In 1962, the FDA was charged with requiring two Randomized Controlled Trials [RCTs] demonstrating statistical efficacy and all human usage data demonstrating safety in order to approve a drug for use. It’s a weak standard, designed to keep inert potions off the market. It was presumed that the medical profession would have a higher standard and determine clinical usefulness. That made [and makes] perfect sense. The FDA primarily insures safety and keeps swamp root and other patent medicines out of our pharmacopeia, but clinical usefulness should be determined by the medical profession and our patients. Not perfect, but I can’t think of a better system for approval. However, approval doesn’t necessarily correlate with clinical usefulness, or for that matter, long term safety. And then something unexpected happened. The Randomized Controlled Trials became the gold standard for everything – called Evidence Based Medicine. Randomized Clinical Trials are hardly the only form of valid evidence in medicine. That was a reform idea that kept people from shooting from the hip, but was also capable of throwing the baby out with the bathwater.
This structured procedure designed to dial out everything and isolate the drug effect [RCTs] became a proxy for the much more complex and varied thing called real life. RTCs have small cohorts of recruited [rather than help-seeking] subjects in short-term trials. Complicatred patients are eliminated by exclusionary criteria. The metrics used are usually clinician-rated rather than subject-rated. And the outcome is measured by statistical significance instead of by the strength of the response. Blinding and the need for uniformity eliminates any iterative processes in dosing or identifying target symptoms. It’s an abnormal situation on purpose, suitable for the yes-no questions in approval, but not the for-whom information of clinical experience.
It is ever going to be possible to create a system that insures that the industry sponsors will openly report on their RCT without exaggerrating efficacy and/or understating toxicity.

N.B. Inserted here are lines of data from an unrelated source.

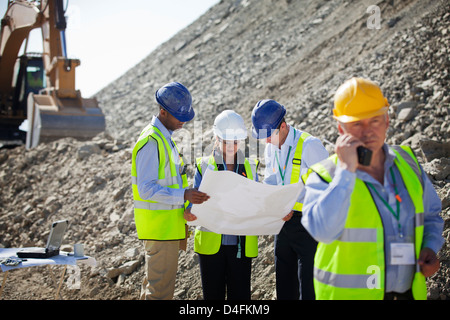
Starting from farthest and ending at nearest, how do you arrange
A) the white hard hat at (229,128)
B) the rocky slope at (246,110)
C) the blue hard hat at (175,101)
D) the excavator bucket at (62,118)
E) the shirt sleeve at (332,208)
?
the excavator bucket at (62,118) → the rocky slope at (246,110) → the blue hard hat at (175,101) → the white hard hat at (229,128) → the shirt sleeve at (332,208)

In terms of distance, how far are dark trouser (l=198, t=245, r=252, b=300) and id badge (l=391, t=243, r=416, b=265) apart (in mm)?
1539

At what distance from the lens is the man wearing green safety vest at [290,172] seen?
3.58 meters

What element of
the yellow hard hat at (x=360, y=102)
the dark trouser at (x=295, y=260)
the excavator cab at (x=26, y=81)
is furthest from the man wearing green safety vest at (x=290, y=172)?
the excavator cab at (x=26, y=81)

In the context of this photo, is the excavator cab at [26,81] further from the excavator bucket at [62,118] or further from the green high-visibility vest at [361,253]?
the green high-visibility vest at [361,253]

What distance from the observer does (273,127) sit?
3.73 metres

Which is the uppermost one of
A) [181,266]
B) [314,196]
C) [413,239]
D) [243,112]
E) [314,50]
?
[314,50]

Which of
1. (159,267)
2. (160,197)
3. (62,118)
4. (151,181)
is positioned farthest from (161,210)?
(62,118)

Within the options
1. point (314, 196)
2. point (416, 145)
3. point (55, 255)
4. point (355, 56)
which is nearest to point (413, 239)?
point (314, 196)

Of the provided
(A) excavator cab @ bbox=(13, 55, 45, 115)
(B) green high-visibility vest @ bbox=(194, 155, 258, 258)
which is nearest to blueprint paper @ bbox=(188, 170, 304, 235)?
(B) green high-visibility vest @ bbox=(194, 155, 258, 258)

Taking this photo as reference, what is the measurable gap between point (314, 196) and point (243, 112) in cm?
1189

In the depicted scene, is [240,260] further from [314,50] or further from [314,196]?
[314,50]

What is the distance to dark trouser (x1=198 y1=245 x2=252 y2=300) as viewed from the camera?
142 inches

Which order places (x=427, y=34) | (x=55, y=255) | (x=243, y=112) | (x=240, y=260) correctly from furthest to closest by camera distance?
(x=243, y=112), (x=427, y=34), (x=55, y=255), (x=240, y=260)

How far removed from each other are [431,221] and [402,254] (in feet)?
1.01
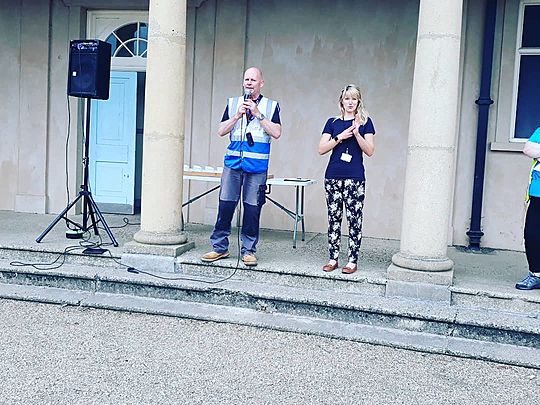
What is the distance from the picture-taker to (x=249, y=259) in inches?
217

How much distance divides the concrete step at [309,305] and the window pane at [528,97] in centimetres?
293

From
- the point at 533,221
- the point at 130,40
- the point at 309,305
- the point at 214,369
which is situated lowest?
the point at 214,369

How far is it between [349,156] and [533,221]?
153 cm

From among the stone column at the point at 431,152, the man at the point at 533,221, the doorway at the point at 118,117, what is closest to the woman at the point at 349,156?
the stone column at the point at 431,152

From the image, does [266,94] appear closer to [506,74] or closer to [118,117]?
[118,117]

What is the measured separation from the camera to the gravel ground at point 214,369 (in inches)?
145

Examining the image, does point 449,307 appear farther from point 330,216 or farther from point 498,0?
point 498,0

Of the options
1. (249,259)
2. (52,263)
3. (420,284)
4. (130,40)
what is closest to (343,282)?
(420,284)

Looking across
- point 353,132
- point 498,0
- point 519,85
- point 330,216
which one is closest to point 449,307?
point 330,216

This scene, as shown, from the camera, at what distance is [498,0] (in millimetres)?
6891

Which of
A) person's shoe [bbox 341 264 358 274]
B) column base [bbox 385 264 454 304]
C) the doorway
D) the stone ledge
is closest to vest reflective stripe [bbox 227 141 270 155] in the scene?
the stone ledge

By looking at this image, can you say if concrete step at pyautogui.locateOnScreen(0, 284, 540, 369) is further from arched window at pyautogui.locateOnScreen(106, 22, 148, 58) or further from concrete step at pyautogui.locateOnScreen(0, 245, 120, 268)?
arched window at pyautogui.locateOnScreen(106, 22, 148, 58)

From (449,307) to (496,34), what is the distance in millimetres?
3476

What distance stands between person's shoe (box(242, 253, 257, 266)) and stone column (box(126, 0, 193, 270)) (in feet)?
2.08
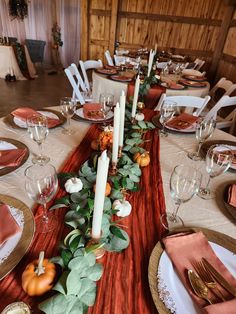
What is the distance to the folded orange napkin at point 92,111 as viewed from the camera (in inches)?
52.2

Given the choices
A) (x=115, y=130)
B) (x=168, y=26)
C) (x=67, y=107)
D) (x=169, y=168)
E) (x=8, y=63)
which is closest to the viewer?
(x=115, y=130)

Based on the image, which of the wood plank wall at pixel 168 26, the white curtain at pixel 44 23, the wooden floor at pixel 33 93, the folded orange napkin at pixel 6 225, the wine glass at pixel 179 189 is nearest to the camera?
the folded orange napkin at pixel 6 225

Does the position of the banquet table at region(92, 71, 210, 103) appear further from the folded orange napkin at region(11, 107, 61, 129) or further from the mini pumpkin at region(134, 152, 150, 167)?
the mini pumpkin at region(134, 152, 150, 167)

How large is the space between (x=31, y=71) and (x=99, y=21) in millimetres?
1986

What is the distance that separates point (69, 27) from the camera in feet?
21.6

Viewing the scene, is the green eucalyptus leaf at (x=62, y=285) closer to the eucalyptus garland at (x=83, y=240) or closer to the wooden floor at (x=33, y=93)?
the eucalyptus garland at (x=83, y=240)

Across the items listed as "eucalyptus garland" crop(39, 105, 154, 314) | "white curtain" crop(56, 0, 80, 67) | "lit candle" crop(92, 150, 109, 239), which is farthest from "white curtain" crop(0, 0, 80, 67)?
"lit candle" crop(92, 150, 109, 239)

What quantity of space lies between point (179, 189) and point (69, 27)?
23.9 feet

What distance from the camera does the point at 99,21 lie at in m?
5.25

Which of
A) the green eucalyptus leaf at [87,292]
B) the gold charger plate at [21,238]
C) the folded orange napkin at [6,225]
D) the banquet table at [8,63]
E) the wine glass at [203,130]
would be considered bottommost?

These RCTs were designed for submission to the FDA for drug approval. The FDA reviewers have access to the raw data and have regularly made the right calls. But then those same studies are written up by professional medical ghost writers, signed onto by KOL academic physicians with florid Conflicts of Interest and submitted to medical journals to be reviewed by peer reviewers who have no access to the raw data. The journals make money from selling reprints back to to the sponsors for their reps to hand out to practicing doctors. These articles are where physicians get their information, and discrepancies between the FDA version and the Journal versions are neither discussed, nor even easy to document.So it’s not the FDA Approval that’s the main problem. It’s the glut of journal articles that have been crafted from those studies and been the substrate for advertising campaigns that have caused so much trouble. The basic Clinical Trials that were part of the Approval have been glamorized. And many trials that were unsuccessful attempts at indication creep have been spun into gold. It seems that every time there’s an attempt to block the fabulation of such trials, there have been countermoves that render the reform attempts impotent. So far, it’s been a chess game that never seems to get to check-mate.
Structured RCTs may well be the best method for our regulatory agencies use to evaluate new drugs. They cost a mint to do and about the only people who can fund them are the companies who can capitalize on success – the drug companies. But medicine
doesn’t need to shouldn’t buy into the notion that they’re the only way to evaluate the effectiveness of medicinal products. As modern medicine has become increasingly organized and documented, there are huge caches of data available. And it’s not just patient data or clinic data. What about the pharmacy data that’s already being used by PHARMA to track physician’s prescribing patterns? And where are the departments of pharmacology and the schools of pharmacy in following medication efficacy and safety? or the HMOs? or the Health Plans? the VAH? What about the waiting room questionnaires? I’d much rather they ask about the medications the patient is on than being used to screen for depression. It’s really the ongoing data after a drug is in use that clinicians need anyway – more important than the RTC that gets things started.